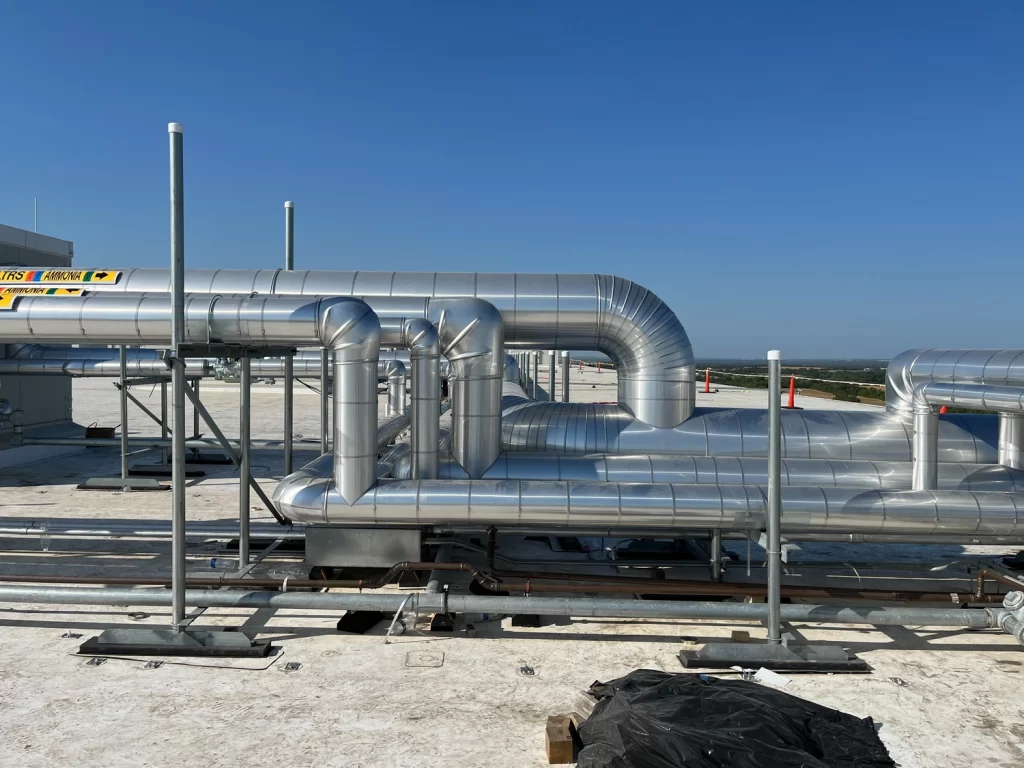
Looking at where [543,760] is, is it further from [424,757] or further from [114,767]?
[114,767]

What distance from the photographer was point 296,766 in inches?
178

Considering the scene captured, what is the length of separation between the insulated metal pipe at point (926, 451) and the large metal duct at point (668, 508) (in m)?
0.19

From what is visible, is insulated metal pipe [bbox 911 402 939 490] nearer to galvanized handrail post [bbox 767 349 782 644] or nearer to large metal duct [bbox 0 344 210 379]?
galvanized handrail post [bbox 767 349 782 644]

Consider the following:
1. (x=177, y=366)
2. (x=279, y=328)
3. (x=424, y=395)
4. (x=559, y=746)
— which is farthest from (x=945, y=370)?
(x=177, y=366)

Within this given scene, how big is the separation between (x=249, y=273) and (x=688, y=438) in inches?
236

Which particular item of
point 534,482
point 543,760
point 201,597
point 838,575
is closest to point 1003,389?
point 838,575

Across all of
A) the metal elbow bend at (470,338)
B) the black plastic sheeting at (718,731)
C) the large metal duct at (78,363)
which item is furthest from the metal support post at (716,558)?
the large metal duct at (78,363)

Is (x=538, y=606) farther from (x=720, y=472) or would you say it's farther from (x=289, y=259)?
(x=289, y=259)

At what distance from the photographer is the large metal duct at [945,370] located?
739 centimetres

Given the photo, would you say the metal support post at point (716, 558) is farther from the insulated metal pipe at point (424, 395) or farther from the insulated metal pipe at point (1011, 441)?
the insulated metal pipe at point (1011, 441)

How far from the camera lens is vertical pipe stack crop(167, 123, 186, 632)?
19.5 feet

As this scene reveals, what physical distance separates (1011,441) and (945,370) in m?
1.20

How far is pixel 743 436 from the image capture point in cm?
838

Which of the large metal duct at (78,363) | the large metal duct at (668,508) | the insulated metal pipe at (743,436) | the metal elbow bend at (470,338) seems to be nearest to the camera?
the large metal duct at (668,508)
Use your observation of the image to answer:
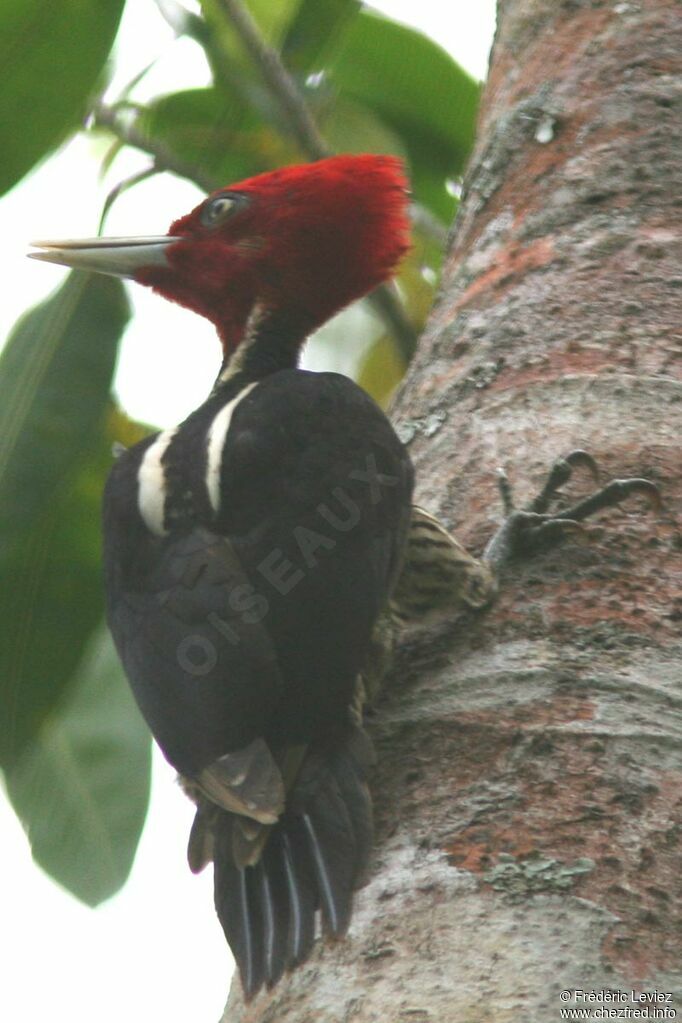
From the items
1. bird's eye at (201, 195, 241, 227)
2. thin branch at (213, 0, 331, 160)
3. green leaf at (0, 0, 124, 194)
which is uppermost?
green leaf at (0, 0, 124, 194)

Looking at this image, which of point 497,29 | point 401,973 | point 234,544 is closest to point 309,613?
point 234,544

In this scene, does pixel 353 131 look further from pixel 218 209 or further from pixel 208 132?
pixel 218 209

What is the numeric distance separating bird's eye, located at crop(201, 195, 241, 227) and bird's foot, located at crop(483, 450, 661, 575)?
1.11 m

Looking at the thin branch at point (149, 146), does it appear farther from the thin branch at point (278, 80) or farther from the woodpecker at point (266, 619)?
the woodpecker at point (266, 619)

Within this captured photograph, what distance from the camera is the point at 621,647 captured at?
2070 millimetres

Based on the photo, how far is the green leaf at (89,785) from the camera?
2980 millimetres

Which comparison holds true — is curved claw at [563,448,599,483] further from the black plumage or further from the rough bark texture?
the black plumage

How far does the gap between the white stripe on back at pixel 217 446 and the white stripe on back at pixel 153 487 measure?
95 mm

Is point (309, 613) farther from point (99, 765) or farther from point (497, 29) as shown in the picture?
point (497, 29)

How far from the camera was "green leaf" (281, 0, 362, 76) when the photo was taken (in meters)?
3.27

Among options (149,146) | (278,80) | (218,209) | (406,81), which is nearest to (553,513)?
Answer: (218,209)

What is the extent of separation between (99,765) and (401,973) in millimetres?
1555

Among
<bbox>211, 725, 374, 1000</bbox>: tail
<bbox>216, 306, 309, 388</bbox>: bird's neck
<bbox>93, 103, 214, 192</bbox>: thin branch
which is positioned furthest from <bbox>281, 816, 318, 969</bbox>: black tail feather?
<bbox>93, 103, 214, 192</bbox>: thin branch

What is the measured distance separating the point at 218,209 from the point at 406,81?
87 centimetres
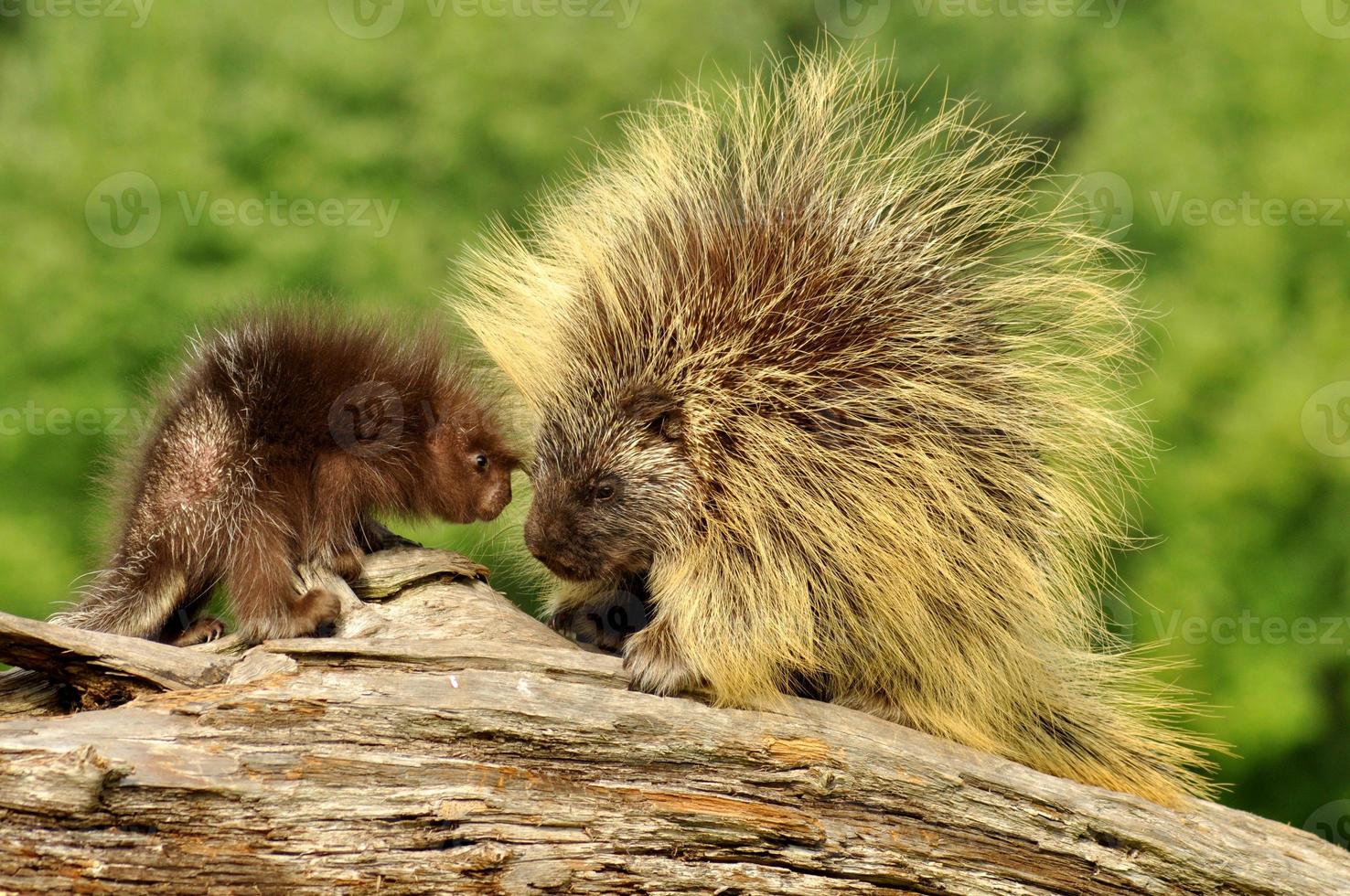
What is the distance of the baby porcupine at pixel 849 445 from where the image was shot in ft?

#####

§ **YOUR GOAL**
Print the rows again exactly, from the line that contains "In this scene, does" through the final line of the rows, leaving the pictures out.

§ **CORRECT ANSWER**
In this scene, does pixel 353 131 look further from pixel 218 209 or further from pixel 208 132?
pixel 218 209

What is the numeric distance separating bird's eye, located at crop(201, 195, 241, 227) and bird's foot, located at crop(483, 450, 661, 575)?
1.11 m

Looking at the thin branch at point (149, 146), does it appear farther from the thin branch at point (278, 80) or farther from the woodpecker at point (266, 619)?
the woodpecker at point (266, 619)

Within this captured photograph, what distance from the camera is the point at 621,647 captured at?
2070 millimetres

Based on the photo, how far is the green leaf at (89,785) from the camera?
2980 millimetres

Which comparison holds true — is curved claw at [563,448,599,483] further from the black plumage or further from the rough bark texture?
the black plumage

How far does the gap between the white stripe on back at pixel 217 446 and the white stripe on back at pixel 153 487 measure?
95 mm

Is point (309, 613) farther from point (99, 765) or farther from point (497, 29) as shown in the picture?
point (497, 29)

How far from the camera was "green leaf" (281, 0, 362, 76) when the photo was taken (in meters)?
3.27

Among options (149,146) | (278,80) | (218,209) | (406,81), which is nearest to (553,513)?
Answer: (218,209)

What is the extent of separation between (99,765) and (401,973) in millimetres?
1555

Among
<bbox>211, 725, 374, 1000</bbox>: tail
<bbox>216, 306, 309, 388</bbox>: bird's neck
<bbox>93, 103, 214, 192</bbox>: thin branch
which is positioned furthest from <bbox>281, 816, 318, 969</bbox>: black tail feather?
<bbox>93, 103, 214, 192</bbox>: thin branch

What is the measured distance separating the point at 218,209 from the point at 406,81?
87 centimetres
What is the distance of the baby porcupine at pixel 849 445 from where the image was shot in ft?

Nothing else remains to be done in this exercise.